### [GIVEN TASK]
Substitute "closest" for "nearest" in every one of the rows below, changing nothing else, and leave the pictures out of your answer.

·····

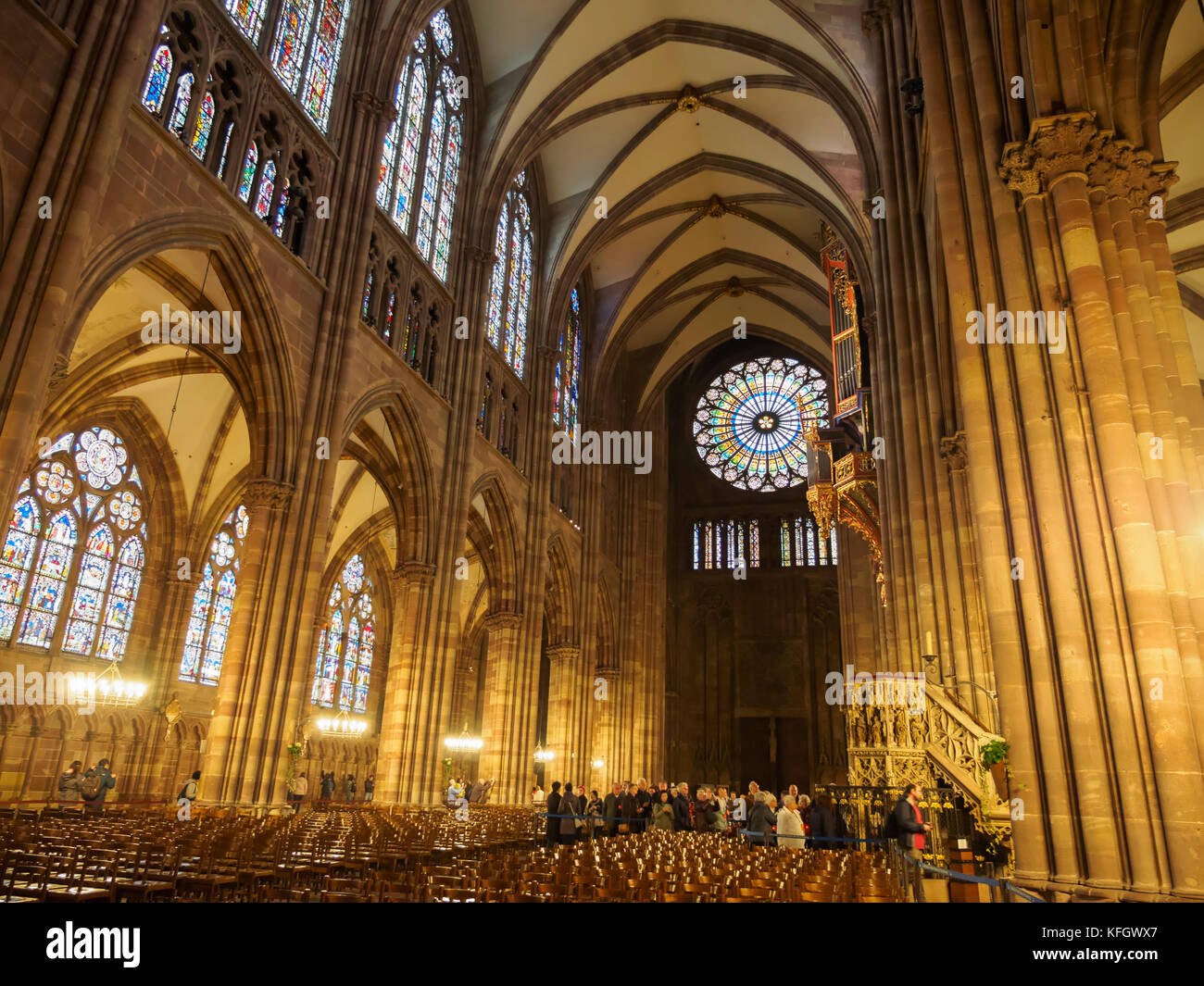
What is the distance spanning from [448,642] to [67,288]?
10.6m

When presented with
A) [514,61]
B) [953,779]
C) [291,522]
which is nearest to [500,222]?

·····

### [RESULT FOR THIS TASK]
What is the distance spanning from [448,642] to [67,288]?
10.6m

When presented with
A) [514,61]
B) [953,779]
C) [291,522]
which is closest to [500,222]?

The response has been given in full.